• [Objective]: Count the lines in the entries below that contain the string "building", treating uppercase and lowercase letters as different, and reply with only that number.

• [Dataset rows]:
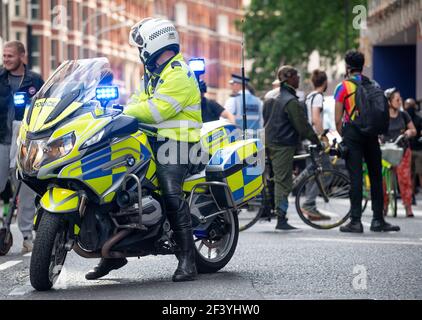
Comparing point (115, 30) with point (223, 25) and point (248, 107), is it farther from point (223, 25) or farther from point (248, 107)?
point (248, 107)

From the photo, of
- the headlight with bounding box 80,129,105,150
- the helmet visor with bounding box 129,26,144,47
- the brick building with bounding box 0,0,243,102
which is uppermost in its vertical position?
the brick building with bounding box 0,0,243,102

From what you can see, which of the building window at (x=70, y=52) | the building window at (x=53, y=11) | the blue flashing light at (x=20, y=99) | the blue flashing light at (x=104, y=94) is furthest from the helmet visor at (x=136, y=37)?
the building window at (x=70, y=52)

--

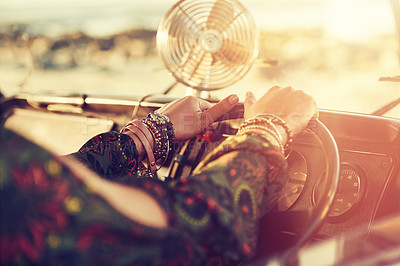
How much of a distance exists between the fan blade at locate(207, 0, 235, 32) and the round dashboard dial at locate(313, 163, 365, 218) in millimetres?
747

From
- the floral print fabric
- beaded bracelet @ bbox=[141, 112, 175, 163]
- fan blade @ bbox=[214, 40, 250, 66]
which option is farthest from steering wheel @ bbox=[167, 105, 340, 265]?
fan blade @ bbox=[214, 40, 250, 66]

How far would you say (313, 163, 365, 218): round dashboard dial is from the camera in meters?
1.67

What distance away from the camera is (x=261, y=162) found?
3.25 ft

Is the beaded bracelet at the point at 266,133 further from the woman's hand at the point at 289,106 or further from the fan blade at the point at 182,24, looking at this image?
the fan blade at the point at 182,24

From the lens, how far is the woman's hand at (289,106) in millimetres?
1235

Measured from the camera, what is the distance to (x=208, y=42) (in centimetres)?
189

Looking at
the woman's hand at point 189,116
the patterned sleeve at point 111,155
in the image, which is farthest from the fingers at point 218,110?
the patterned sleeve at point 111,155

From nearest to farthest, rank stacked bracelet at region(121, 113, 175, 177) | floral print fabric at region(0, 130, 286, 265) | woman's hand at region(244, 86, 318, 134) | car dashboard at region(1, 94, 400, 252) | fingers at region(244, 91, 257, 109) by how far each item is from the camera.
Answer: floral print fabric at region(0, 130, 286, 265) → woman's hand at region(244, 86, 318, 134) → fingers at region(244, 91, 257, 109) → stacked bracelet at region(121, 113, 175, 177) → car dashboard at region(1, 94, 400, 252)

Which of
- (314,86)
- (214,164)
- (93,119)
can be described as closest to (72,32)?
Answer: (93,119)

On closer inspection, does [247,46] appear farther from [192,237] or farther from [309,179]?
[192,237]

• [Answer for this exercise]: 4